- _Required work_:
Please copy the leading lines of the entries below exactly, concluding with the line in which "standing: 10%" occurs.

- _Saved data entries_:
<<<<

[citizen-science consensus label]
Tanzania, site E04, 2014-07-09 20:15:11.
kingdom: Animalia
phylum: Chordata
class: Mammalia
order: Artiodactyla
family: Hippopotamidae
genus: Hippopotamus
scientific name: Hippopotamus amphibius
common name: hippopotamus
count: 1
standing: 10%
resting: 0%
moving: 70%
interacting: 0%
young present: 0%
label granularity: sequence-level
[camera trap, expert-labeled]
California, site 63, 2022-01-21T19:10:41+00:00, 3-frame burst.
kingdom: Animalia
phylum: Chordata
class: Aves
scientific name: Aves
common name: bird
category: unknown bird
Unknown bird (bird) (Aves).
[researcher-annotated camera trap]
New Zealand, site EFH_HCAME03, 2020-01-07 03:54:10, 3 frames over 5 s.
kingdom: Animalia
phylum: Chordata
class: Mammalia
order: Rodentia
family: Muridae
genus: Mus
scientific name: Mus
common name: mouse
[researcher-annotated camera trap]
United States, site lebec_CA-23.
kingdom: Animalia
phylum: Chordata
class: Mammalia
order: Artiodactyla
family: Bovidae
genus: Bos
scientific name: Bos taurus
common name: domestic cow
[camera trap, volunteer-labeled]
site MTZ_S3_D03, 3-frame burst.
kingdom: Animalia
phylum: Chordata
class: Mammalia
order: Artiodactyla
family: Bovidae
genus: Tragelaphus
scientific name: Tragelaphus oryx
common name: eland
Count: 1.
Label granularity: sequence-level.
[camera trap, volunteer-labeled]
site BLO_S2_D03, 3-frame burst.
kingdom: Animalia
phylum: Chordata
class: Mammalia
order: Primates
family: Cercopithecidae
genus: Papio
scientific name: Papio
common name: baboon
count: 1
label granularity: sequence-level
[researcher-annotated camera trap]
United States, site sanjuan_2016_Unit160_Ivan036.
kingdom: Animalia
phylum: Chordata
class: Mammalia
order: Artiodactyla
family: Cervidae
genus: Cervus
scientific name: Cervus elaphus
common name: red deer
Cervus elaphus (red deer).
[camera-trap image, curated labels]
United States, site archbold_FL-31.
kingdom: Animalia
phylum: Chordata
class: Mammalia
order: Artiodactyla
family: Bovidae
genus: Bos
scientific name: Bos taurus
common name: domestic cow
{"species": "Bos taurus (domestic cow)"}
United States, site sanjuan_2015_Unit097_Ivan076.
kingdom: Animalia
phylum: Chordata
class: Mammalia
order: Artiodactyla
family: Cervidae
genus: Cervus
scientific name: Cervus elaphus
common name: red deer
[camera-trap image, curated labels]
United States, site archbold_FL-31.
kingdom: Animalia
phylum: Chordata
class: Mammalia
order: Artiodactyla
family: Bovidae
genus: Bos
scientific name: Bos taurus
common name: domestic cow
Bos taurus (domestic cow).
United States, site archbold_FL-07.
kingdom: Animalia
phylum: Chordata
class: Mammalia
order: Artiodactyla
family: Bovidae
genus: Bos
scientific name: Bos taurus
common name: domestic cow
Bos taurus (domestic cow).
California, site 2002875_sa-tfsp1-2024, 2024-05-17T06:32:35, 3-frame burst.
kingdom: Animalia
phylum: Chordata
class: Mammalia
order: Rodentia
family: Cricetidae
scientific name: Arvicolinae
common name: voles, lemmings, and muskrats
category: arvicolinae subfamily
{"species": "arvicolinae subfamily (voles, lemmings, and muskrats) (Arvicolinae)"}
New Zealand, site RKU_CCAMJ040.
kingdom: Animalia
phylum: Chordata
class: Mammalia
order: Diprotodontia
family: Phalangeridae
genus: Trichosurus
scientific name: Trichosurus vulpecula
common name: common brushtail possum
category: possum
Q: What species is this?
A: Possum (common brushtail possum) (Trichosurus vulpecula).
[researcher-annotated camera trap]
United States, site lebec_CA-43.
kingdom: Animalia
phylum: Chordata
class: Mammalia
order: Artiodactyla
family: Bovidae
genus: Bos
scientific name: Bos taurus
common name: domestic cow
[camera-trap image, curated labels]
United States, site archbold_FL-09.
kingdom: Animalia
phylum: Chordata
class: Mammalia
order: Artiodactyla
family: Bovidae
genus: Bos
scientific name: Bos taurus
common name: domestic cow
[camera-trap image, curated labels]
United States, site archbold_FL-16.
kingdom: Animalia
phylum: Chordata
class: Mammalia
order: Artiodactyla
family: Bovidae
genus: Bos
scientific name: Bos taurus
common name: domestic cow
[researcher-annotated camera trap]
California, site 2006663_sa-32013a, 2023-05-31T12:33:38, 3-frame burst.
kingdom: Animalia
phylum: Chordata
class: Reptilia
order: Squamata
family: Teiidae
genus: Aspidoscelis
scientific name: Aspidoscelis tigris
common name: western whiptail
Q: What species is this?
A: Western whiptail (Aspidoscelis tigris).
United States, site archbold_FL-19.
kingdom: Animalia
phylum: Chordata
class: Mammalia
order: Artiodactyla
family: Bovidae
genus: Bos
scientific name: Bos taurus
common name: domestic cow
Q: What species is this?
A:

>>>>

- _Response area_:
[citizen-science consensus label]
Tanzania, site E04, 2014-07-09 20:15:11.
kingdom: Animalia
phylum: Chordata
class: Mammalia
order: Artiodactyla
family: Hippopotamidae
genus: Hippopotamus
scientific name: Hippopotamus amphibius
common name: hippopotamus
count: 1
standing: 10%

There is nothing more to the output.